According to the Times:
Even as many Americans withdraw from marriage, researchers say, they expect more from it: emotional fulfillment as opposed merely to practical support. “Family life is no longer about playing the social role of father or husband or wife, it’s more about individual satisfaction and self-development,” said Andrew Cherlin, a sociologist at Johns Hopkins University.
Strangely, the Times notes, following the analysis offered by Charles Murray in his book Coming Apart, the trend has not yet touched college graduates. Nearly all college graduates marry before having children. Some stay married; some do not. Nearly all recognize the importance of a child’s having a mother and a father.
Naturally, feminists explain it away by saying that college educated men are more likely to do more housework and change more diapers.
Then again, perhaps it’s not such a mystery after all. Even in today's economy men who have graduated from college are far more likely to be gainfully employed. Having a job and a career makes them more responsible and more reliable, thus more marriageable. We do not know how well the young generation does in the employment game, but if college educated men lose out to women, we might be seeing the "new normal" extend to the cognitive elite.

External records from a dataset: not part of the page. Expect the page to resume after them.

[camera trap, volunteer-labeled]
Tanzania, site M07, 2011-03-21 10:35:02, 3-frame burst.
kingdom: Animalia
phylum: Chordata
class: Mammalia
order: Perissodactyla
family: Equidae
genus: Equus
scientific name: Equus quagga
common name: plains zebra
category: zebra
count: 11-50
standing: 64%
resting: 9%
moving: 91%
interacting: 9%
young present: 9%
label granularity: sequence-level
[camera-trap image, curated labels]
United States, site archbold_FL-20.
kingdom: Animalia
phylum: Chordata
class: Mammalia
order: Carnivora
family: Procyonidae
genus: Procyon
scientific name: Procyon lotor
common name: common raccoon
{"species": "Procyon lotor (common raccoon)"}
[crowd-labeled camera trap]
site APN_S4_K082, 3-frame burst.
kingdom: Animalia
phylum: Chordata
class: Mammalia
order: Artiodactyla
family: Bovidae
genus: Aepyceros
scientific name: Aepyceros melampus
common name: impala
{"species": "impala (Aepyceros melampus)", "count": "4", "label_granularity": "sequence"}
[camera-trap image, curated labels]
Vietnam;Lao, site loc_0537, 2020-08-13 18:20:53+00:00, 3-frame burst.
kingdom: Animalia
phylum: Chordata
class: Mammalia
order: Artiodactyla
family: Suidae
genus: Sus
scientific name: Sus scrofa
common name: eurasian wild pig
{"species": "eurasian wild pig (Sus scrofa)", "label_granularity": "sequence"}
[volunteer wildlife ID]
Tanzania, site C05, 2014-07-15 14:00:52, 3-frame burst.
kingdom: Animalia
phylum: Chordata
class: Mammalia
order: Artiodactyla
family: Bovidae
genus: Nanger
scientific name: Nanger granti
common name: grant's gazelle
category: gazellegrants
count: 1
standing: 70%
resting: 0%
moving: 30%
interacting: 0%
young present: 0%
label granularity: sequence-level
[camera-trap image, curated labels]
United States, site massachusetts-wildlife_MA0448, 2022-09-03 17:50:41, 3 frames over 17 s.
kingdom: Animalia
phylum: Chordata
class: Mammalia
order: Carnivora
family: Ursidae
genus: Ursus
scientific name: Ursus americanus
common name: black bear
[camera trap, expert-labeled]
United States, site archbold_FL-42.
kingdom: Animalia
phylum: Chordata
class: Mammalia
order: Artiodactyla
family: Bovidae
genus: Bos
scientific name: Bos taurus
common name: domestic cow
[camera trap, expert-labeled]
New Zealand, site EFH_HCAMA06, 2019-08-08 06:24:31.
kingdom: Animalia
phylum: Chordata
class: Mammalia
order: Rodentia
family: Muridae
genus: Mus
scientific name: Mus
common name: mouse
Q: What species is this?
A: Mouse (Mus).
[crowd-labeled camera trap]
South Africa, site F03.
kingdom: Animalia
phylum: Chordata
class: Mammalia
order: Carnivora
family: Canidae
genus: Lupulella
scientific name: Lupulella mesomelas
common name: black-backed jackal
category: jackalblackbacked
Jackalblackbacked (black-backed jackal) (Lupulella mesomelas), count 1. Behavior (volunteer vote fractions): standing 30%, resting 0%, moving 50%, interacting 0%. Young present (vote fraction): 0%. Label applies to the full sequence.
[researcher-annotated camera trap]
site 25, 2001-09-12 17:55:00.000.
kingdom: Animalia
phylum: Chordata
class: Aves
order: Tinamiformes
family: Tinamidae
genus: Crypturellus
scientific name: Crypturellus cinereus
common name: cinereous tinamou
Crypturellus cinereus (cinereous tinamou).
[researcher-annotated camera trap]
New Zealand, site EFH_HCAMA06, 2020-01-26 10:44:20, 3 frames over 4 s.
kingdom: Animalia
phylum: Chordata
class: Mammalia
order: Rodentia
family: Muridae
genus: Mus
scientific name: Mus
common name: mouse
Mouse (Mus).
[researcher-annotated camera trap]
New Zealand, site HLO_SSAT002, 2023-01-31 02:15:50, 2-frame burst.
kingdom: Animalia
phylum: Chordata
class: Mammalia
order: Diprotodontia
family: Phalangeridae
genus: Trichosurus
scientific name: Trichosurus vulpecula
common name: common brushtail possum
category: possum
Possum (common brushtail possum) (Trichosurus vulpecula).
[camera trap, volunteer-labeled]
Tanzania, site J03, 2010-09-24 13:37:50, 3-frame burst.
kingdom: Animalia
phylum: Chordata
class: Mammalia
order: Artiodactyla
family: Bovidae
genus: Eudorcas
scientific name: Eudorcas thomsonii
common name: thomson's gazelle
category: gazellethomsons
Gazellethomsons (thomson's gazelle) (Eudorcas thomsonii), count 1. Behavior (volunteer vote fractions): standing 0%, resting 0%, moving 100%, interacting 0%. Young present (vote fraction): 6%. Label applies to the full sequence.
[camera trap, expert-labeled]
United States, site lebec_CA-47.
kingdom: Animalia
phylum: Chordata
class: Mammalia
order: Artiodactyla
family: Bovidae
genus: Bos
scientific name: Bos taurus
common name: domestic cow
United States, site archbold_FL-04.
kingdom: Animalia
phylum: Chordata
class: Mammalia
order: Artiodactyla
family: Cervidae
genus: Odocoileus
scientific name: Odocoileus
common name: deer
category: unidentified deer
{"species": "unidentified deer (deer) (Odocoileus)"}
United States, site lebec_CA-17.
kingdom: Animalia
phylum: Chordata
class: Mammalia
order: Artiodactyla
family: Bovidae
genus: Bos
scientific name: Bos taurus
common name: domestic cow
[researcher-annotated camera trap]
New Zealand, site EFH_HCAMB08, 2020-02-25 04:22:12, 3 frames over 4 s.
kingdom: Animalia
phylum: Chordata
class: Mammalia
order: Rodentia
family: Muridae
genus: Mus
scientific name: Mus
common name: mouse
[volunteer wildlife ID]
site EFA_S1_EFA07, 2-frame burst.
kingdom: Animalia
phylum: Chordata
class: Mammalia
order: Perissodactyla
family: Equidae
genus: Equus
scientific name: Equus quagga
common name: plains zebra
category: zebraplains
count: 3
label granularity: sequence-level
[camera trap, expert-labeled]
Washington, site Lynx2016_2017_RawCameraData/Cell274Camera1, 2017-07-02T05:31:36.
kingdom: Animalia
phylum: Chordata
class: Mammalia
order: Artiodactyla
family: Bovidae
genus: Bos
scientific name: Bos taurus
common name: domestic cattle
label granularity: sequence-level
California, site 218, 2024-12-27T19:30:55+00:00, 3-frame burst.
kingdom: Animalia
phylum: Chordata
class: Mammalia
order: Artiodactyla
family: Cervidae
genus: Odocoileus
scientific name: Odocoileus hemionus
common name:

Still, it feels strange that men and women who were exposed to advanced feminist thought seem to be less likely to be living their lives according to feminism’s ideological precepts.
The answer might not be complicated at all. It’s one thing to receive these thoughts through the media where they are nicely packaged as self-evident truths, the kinds of beliefs that are held by the cognitive elite. It’s quite something else to spend four years on a campus where you can hear these same thoughts coming from the people who have thought them up.
If I had to venture a guess, I would say that the more you listen to serious feminist thinkers presenting serious feminist thinking the less likely you are to take any of it seriously.